# Anyone have a GSD that won't stop chasing the cat?



## sharkey19 (Sep 25, 2011)

Ok, I know this makes me sound like a terrible owner, so I was wondering if anyone else has this problem.

Dax is now 16 months and we still can't get him to stop chasing the cat. The cat was here first, so has been around since he was a puppy. We have a part of the apartment blocked off by baby gate as the cat's safe zone. 

The issue is, as soon as the cat appears, that is all Dax cares about. And as soon as the cat moves, Dax goes after him. Dax would never hurt him intentionally. If he ever catches up to him he just sniffs and licks him. In fact, at a friends place, he went after the cat but the cat didn't run, and Dax lost interest very fast.

We've trained Dax. He's done obedience and agility, and he is fairly well behaved. The problem is his insanely high prey dive. If the cat didn't run, I don't think Dax would be as interested (of course it is hard to blame the 7lb cat that this 90lb GSD is going after).

If I see the cat coming, I can tell Dax to stay and leave it, and he will. But if I don't, Dax will chase him.

So has anyone else had this problem and successfully resolved it? If so how? (Also Dax is not food motivated in the least, so that is not an option for training him).


----------



## Kittilicious (Sep 25, 2011)

sharkey19 said:


> he went after the cat but the cat didn't run, and Dax lost interest very fast.


:rofl:
this made me laugh at the thought of it!

**EXERCISE DETAILS**
Copy the forum thread about the dog that chases the cat, starting with "# Anyone have" and going on through "has this problem.", and substitute "ferret" for "cat". Rely solely on the forum thread when answering.

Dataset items
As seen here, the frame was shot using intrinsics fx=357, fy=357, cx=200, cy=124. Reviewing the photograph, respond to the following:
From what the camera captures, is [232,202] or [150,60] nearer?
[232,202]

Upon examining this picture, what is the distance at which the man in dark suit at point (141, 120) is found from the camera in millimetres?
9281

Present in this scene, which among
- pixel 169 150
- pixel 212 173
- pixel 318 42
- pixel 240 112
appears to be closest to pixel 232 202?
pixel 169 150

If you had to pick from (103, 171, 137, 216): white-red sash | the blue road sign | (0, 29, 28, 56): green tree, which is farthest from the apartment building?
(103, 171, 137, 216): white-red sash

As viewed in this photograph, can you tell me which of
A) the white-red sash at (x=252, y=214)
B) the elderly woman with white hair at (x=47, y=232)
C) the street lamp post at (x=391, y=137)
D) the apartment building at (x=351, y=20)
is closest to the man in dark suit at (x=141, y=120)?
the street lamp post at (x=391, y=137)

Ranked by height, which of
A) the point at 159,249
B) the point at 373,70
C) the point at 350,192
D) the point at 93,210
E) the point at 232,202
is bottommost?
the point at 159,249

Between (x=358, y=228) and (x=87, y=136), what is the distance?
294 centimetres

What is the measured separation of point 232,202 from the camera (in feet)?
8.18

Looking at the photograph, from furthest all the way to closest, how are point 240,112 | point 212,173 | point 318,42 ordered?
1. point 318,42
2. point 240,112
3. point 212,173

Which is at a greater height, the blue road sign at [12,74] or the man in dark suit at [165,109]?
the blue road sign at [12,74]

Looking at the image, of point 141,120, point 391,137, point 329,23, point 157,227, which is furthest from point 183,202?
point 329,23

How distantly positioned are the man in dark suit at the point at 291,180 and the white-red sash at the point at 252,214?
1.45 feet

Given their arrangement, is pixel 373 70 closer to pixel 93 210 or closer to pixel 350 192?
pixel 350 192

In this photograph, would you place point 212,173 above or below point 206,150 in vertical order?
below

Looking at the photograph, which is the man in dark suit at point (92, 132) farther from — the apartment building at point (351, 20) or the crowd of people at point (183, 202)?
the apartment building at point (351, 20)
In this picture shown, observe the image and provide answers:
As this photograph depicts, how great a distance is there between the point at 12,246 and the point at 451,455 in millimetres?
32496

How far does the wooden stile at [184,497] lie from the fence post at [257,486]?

...

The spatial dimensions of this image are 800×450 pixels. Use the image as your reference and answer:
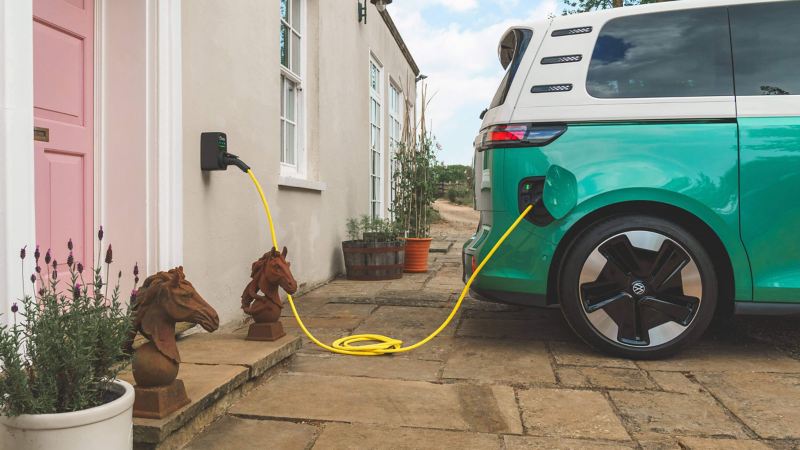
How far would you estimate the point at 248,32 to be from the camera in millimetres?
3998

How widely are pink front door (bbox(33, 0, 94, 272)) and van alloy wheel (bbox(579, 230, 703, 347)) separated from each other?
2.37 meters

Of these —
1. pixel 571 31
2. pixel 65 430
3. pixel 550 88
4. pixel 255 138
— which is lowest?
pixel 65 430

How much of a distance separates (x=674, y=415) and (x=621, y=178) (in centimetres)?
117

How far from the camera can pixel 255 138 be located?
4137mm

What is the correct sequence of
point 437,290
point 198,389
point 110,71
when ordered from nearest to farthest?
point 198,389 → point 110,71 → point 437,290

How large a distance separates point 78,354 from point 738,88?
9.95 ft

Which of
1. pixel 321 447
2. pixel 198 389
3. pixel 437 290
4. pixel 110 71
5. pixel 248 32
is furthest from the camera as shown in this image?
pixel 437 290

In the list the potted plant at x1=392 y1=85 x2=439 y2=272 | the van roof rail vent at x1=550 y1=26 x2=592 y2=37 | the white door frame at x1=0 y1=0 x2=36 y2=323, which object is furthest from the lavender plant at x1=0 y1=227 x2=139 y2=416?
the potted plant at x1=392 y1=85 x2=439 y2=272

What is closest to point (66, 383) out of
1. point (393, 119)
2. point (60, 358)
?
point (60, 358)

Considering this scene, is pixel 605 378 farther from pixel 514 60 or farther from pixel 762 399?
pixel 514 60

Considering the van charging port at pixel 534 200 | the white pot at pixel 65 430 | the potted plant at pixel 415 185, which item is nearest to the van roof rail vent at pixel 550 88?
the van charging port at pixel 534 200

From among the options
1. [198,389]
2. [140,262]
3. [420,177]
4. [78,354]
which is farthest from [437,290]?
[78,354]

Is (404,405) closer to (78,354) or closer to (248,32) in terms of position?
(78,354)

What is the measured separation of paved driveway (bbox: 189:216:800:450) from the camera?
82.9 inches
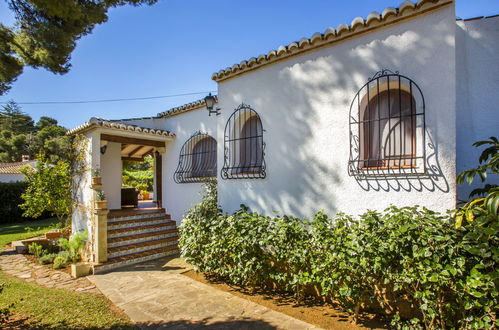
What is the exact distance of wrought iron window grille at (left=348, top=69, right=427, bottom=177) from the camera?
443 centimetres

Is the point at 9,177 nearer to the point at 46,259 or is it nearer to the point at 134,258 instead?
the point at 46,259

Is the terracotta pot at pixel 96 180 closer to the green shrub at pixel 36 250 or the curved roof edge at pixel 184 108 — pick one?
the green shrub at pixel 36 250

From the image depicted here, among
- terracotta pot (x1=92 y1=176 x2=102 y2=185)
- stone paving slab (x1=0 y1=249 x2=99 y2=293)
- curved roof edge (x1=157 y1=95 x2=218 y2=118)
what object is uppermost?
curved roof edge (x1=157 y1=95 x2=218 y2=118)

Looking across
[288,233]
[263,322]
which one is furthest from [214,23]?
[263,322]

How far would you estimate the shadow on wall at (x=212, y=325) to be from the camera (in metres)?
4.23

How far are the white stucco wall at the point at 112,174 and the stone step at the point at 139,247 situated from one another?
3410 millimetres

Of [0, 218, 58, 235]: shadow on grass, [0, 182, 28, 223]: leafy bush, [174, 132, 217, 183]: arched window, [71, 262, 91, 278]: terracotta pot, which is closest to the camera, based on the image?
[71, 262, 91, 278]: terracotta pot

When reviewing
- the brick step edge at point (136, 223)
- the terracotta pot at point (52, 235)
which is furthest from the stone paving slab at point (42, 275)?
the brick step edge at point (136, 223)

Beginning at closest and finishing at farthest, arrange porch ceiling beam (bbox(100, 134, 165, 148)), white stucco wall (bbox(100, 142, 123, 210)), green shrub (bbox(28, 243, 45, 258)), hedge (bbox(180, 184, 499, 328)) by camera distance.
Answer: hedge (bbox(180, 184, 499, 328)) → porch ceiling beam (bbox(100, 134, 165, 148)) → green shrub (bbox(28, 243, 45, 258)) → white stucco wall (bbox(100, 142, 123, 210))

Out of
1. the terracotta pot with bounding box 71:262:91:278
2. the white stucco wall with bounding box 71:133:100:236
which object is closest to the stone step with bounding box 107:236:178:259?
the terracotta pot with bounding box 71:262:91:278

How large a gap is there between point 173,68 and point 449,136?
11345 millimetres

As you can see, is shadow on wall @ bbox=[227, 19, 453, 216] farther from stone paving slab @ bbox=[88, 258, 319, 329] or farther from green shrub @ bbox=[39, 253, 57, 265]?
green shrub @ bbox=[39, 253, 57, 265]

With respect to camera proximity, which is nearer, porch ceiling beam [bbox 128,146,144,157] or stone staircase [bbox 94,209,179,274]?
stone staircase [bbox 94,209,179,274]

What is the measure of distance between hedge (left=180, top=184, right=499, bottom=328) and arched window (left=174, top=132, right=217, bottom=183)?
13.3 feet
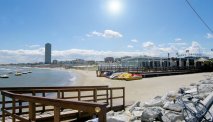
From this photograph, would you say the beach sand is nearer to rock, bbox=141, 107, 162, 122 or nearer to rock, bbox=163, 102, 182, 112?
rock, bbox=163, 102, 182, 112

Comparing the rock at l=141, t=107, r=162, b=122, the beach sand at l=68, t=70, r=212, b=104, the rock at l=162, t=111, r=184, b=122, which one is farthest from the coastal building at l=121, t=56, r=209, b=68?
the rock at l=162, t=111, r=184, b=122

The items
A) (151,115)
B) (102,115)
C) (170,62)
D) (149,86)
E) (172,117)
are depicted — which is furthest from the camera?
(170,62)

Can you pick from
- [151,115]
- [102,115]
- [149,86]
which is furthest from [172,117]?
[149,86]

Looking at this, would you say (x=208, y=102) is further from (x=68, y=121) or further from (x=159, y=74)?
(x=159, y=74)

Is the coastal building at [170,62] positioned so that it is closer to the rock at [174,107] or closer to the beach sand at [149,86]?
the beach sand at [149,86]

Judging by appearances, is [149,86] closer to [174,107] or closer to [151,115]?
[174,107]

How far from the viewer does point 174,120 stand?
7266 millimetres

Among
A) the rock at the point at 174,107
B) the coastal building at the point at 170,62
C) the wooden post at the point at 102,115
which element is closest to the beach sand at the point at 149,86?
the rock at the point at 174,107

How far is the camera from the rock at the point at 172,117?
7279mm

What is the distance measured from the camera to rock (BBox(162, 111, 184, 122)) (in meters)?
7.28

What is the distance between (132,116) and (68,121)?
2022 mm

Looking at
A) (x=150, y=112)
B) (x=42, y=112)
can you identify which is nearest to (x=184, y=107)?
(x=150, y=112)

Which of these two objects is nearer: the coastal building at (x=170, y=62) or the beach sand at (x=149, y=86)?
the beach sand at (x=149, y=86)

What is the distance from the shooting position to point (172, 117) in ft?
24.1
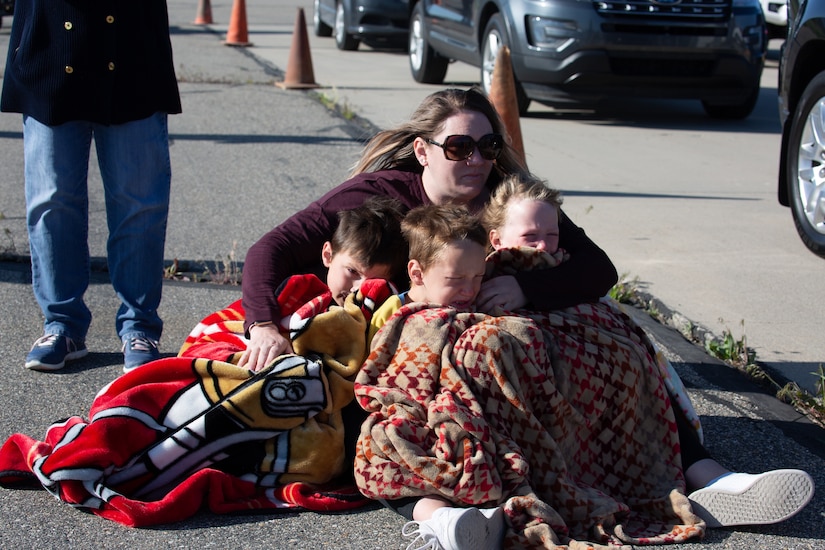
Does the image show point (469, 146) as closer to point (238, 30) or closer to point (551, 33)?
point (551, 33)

**RESPONSE TO THIS EXERCISE**
# Anyone have a GSD that won't stop chasing the ferret?



## sharkey19 (Sep 25, 2011)

Ok, I know this makes me sound like a terrible owner, so I was wondering if anyone else has this problem.